The team worked in close collaboration with Product and Engineering throughout. One of the early wins I'm most proud of was getting Engineering genuinely excited about the design system, not just compliant with it. More on that below.

WorkSpan — Home view

The decisions that shaped
the outcome.

01

Starting with research, not assumptions.

Before touching a single screen, I led an exhaustive user research study across 25 users: 23 from 8 external customer organizations and 2 from our internal team, who were also active product users. I had the team categorize findings into broken journeys, navigation confusion, bugs, and things that were actually working. The "what's working" category mattered as much as the problems; it told us what not to break.

02

Anchoring design to company goals, not just user complaints.

Research findings are only useful if they're prioritized against something. I led the team through a UX strategy exercise to define the goals that would drive the first iteration of the redesign. We landed on four: Reduce Confusion, Simplify Journeys, Reduce Cognitive Load, and Guided Flows. Onboarding and self-service were real problems too, but we made a deliberate call to defer them to a second iteration. Knowing what not to do first is as important as knowing what to do.

03

Building a design system Engineering actually wanted.

The fragmented UX wasn't just a design problem; it was a codebase problem. Inconsistent patterns had been implemented independently across the product, meaning every fix created maintenance debt. My position was clear: no designer could introduce a new pattern without pitching it to the team first, and if accepted, it went into the system. Equally important, no engineer would implement a one-off component outside the shared library.

What surprised me, and shouldn't have, was how enthusiastically Engineering embraced this.
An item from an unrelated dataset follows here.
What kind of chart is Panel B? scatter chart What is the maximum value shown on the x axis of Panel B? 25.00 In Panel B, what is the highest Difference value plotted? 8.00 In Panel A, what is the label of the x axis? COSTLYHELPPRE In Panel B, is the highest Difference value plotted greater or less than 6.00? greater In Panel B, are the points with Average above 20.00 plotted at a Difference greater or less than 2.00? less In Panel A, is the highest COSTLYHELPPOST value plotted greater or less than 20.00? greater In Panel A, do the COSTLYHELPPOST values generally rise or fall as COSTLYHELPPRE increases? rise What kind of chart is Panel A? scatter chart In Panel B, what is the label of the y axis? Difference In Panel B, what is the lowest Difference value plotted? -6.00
They were tired of maintaining divergent code as much as we were tired of designing around it. That shared frustration became shared ownership, and the component library became a genuine cross-functional asset.

04

Choosing "Fresh yet Familiar" over creative differentiation.

One of the more contested design decisions was the visual and interaction direction. Some stakeholders, particularly on the sales side, saw the redesign as an opportunity to build something bold and distinctive. I pushed back, and the reasoning was grounded in user psychology rather than aesthetic preference.

WorkSpan integrated deeply with CRM and ERP tools that users lived in every day. Straying too far from those interaction patterns would add cognitive load exactly where we needed to reduce it. Jacob's Law is relevant here: users spend most of their time in other products and arrive with strong mental models already formed. Our job was to feel immediately familiar while elevating the quality of the experience, what we called "Fresh yet Familiar."

A product users wanted
to come back to.

30%
Time on Task Improvement
25
Users Researched
1
Design System Shipped

The redesigned product launched to measurably positive results. On tasks centered around finding and acting on objects in task lists, a core daily workflow, time-to-completion improved by 25–30%. That's not a small number for a B2B tool that people use for hours every day; it compounds into real productivity gains across a customer's entire partner team.

Beyond the metrics, we shipped a unified design system with a fully accessible component library that both design and engineering teams used as their source of truth, a foundation the product could grow on rather than accumulate more debt against.

Users spend most of their time in other products and arrive with strong mental models already formed. Our job was to feel immediately familiar while elevating the quality of the experience.